Researchers at High-Tech Bridge used the Financial Times 500 list of leading companies and unearthed a number of concerns when it comes to forgotten web applications.
“Abandoned, shadow and legacy applications undermine cybersecurity and compliance of the largest global companies, despite growing security spending,” according to the aptly named research report, “Abandoned Web Applications: Achilles’ Heel of FT 500 Companies.”
According to the report, 70 percent of FT Global 500 firms have access to a portion of their websites being sold on the internet black market. An additional 92 percent of external web applications have exploitable security flaws or weaknesses.
“A U.S. company has an average of 85.1 applications that can be easily discovered externally and are not protected by 2FA [two-factor authentication], strong authentication or other security controls aimed to reduce application accessibility to untrusted parties,” according to the report.
For its study, High-Tech Bridge said it created a list of 1,000 firms culled from both FT US 500 and the FT Europe 500. Next, it assessed the vulnerability of both external web and mobile applications, SSL certificates, web software and cloud storage.
It discovered that worldwide, 19 percent of the companies examined have external unprotected cloud storage, and that only 2 percent of external web applications are properly protected with a web application firewall.
It’s worse stateside. “Twenty-seven percent of the U.S. companies have at least one external cloud storage (e.g. AWS S3 bucket) accessible without any authentication from the internet. Only 12 percent of the European companies have the same issue,” the study found.
Misconfigured storage servers leaking data to the internet have plagued companies recently. Insecure cloud storage has consistently made headlines impacting personal and sensitive data under the control of U.S. military contractors, Verizon partners, Walmart merchants and marketing firms.
Researchers also found that less than 20 percent of discovered web servers in both the U.S. and E.U. have an SSL/TLS configuration compliant with the most recent version of the payment-card security standard, PCI DSS 3.2.1.
The report noted, “48.81 percent of web servers belonging to the U.S. companies have an ‘A’ grade for their SSL/TLS encryption, while 32.21 percent have a failing ‘F’ grade. 7.82 percent still have vulnerable and deprecated SSLv3 protocol enabled.”
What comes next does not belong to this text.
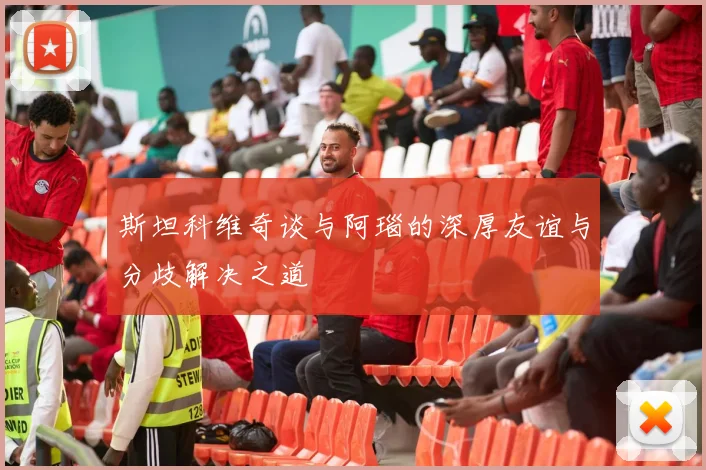 斯坦科维奇谈与阿瑙的深厚友谊与分歧解决之道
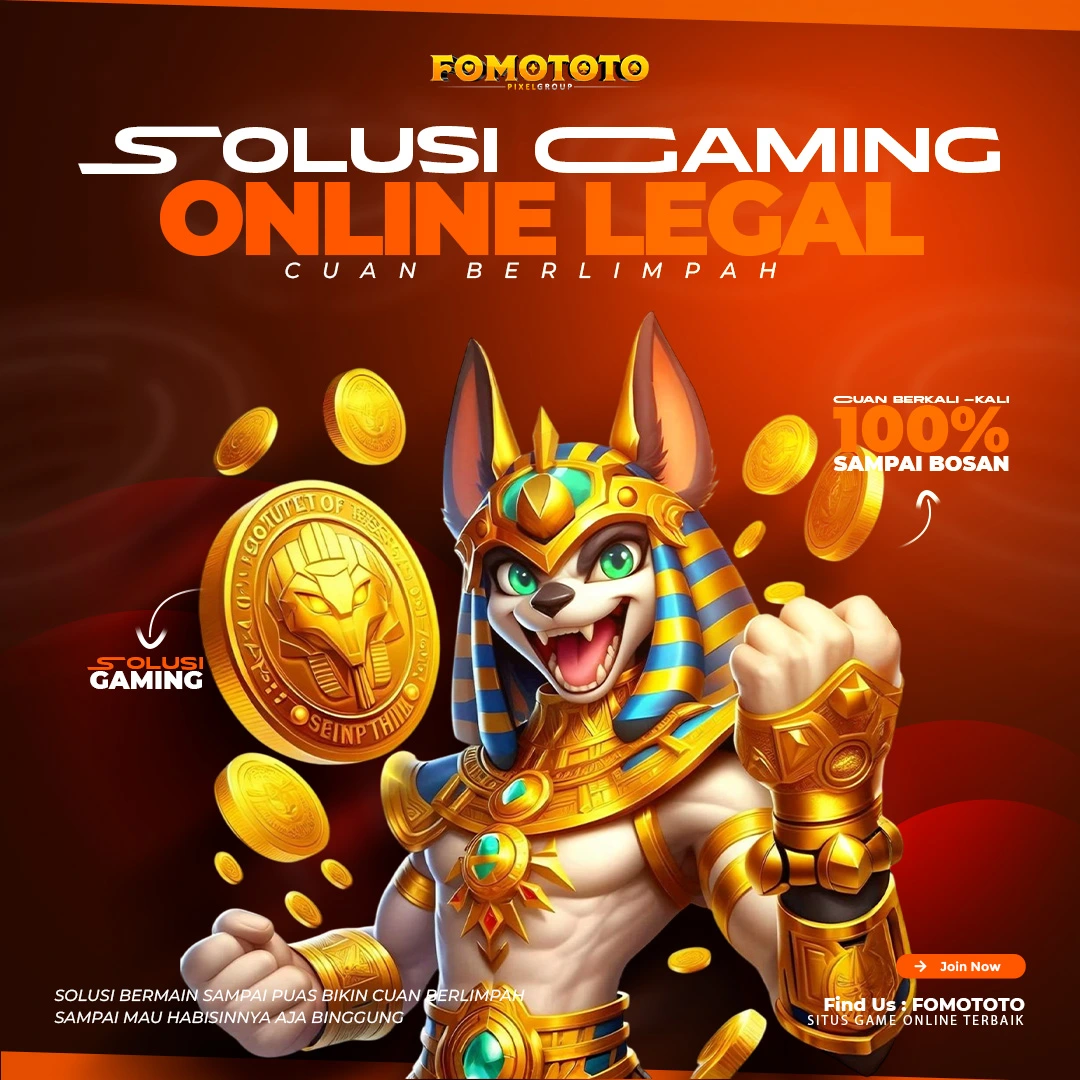 FOMOTOTO: Solusi Gaming Online Legal, Cuan Berlimpah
When it comes to WordPress, which is now the back-end platform for 32 percent of all websites, things also look bleak. According to the report, “among the web applications of the U.S. companies that run WordPress, 94 percent have a default admin location (on /wp-admin URL) not protected by any additional means (e.g. supplementary .htaccess authentication or IP whitelisting).”
Things were worse in Europe, with 99.5 percent of WordPress sites suffering from the same weak admin location. “Default WordPress admin area location simplifies bruteforcing and other authentication-related attacks, including password re-use in case of admin account compromise on a third-party resource, and exploitation of XSS vulnerabilities in WP plugins and themes,” the report stated.